Hi all,
Today a client called me with a strange problem.
the Service Console responded on a ping (reply), but i could not connect using ssh or using local logon (I did not receive a prompt). for me, this was an indication that the Service Console hung or crashed. The only option left was to reset the server (luckily there weren't any VM's running).
After a reboot I started looking at the logs straight away. In the VMkernel log I noticed spamming of the following line:
Apr 21 16:12:20 <servername> vmkernel: 3:01:08:24.385 cpu1:1037)BC: 810: FileIO failed with 0x0xbad0006(Limit exceeded)
Apr 22 16:12:12 <servername> vmkernel: 4:01:08:15.060 cpu2:1037)BC: 810: FileIO failed with 0x0xbad0006(Limit exceeded)
Apr 23 16:12:10 <servername> vmkernel: 5:01:08:12.703 cpu1:1035)BC: 810: FileIO failed with 0x0xbad0006(Limit exceeded)
there were no other messages indicating an issue. VMkwarning didn't indicate a problem. Neither did /var/log/messages.
The environment runs Virtual Center 2.5 Update 1 and ESX 3.5 Update 1.
After a reboot everything turned back to normal. Only I don't know for how long... Before I put the server back into production, I would like to know what caused this.
Any ideas?
Thomas
Hi Thomas
I suggest you that verify free space of your partition distribution of ESX instalation. Maybe you have something on your / (vmkernel resides in) that occupies a lot of undesired space. If you can, ssh login on ESX as root and monitor space partitions with du or df command, for example. I hope this help you.
Hi Thomas
I suggest you that verify free space of your partition distribution of ESX instalation. Maybe you have something on your / (vmkernel resides in) that occupies a lot of undesired space. If you can, ssh login on ESX as root and monitor space partitions with du or df command, for example. I hope this help you.
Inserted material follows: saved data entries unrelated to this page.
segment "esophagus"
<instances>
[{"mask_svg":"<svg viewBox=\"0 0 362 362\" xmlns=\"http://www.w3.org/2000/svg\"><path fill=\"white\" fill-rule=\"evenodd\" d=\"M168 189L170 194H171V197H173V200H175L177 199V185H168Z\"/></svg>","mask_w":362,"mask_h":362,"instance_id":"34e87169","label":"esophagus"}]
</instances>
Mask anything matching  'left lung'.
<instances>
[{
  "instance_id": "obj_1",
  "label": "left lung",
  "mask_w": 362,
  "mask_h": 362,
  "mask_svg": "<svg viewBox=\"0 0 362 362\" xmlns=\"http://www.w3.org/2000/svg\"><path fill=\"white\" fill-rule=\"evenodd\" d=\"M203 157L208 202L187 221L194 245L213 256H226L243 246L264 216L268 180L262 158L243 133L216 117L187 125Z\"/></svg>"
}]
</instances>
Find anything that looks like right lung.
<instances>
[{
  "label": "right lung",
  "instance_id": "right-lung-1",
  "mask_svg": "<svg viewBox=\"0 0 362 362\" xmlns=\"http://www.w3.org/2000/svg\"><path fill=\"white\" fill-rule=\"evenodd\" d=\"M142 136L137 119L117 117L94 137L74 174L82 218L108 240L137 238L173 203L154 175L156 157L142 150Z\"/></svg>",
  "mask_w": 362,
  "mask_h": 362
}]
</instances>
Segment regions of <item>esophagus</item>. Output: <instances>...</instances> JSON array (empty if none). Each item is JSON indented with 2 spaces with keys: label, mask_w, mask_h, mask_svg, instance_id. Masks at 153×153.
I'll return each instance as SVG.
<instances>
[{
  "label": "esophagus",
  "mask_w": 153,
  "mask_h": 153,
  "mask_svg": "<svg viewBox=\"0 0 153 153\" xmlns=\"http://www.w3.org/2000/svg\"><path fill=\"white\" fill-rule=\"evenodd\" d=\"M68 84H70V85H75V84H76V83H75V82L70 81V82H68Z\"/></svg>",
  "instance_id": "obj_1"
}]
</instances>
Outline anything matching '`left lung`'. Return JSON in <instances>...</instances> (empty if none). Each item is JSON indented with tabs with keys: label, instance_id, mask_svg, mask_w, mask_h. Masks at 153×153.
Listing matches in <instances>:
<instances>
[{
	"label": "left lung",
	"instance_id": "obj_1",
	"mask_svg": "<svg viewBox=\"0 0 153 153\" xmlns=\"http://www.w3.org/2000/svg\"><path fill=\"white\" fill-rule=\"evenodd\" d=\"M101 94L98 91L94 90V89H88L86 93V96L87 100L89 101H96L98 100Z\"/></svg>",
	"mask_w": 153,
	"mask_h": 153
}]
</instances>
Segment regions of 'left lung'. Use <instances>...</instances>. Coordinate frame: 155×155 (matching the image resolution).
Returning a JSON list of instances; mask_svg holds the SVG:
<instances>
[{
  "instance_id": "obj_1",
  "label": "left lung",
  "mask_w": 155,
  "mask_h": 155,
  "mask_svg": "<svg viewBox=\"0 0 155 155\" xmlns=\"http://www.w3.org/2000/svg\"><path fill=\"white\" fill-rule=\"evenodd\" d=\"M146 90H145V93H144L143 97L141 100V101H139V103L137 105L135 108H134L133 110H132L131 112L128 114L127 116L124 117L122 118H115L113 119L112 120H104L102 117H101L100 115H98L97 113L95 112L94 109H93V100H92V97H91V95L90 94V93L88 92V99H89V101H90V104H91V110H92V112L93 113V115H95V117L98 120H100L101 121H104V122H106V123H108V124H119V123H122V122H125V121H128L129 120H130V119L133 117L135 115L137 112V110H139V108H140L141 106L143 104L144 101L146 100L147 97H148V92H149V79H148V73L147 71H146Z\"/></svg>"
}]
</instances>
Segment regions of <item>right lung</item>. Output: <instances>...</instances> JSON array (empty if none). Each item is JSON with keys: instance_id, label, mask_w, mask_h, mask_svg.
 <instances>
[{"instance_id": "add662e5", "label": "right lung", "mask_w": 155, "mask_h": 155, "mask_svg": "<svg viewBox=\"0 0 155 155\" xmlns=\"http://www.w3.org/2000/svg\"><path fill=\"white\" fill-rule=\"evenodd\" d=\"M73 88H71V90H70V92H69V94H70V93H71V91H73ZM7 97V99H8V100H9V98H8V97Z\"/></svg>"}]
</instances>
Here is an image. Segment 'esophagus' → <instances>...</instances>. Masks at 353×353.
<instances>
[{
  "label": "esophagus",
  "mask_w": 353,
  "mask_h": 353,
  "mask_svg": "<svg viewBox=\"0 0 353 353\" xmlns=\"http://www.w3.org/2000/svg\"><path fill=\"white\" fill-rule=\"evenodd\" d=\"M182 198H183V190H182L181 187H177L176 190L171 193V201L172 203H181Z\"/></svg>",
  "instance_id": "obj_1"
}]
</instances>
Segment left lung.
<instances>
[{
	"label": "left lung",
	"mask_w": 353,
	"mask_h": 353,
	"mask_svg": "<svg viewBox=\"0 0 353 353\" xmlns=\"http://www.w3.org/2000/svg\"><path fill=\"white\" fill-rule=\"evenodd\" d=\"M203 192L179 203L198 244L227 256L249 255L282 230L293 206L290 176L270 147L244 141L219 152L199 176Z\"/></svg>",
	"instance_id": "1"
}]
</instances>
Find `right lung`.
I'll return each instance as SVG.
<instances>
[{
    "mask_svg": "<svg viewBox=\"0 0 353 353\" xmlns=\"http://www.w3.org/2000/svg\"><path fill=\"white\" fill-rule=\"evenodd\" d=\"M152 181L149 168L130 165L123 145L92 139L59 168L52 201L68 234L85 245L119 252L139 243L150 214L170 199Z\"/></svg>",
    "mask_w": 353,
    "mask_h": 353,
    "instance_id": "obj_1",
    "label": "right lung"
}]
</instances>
Thank you for the tip. I'll keep monitoring the server in particular. After the reboot, everything turned back to normal. So I'll give it a day or 2.
I'll keep you posted.
Thomas
Are you sure that logfile messages of over a month ago are relevant to a problem your customer had yesterday?
The FileIO bad message certainly doesn't look good and you wouldn't want to run production on it with lots of those messages.
However the message does ring a bell with me somewhere in regards with released patches.
I would check that your host is up-to-date with all available patches and in particular the driver(s) for the storage controller on your host.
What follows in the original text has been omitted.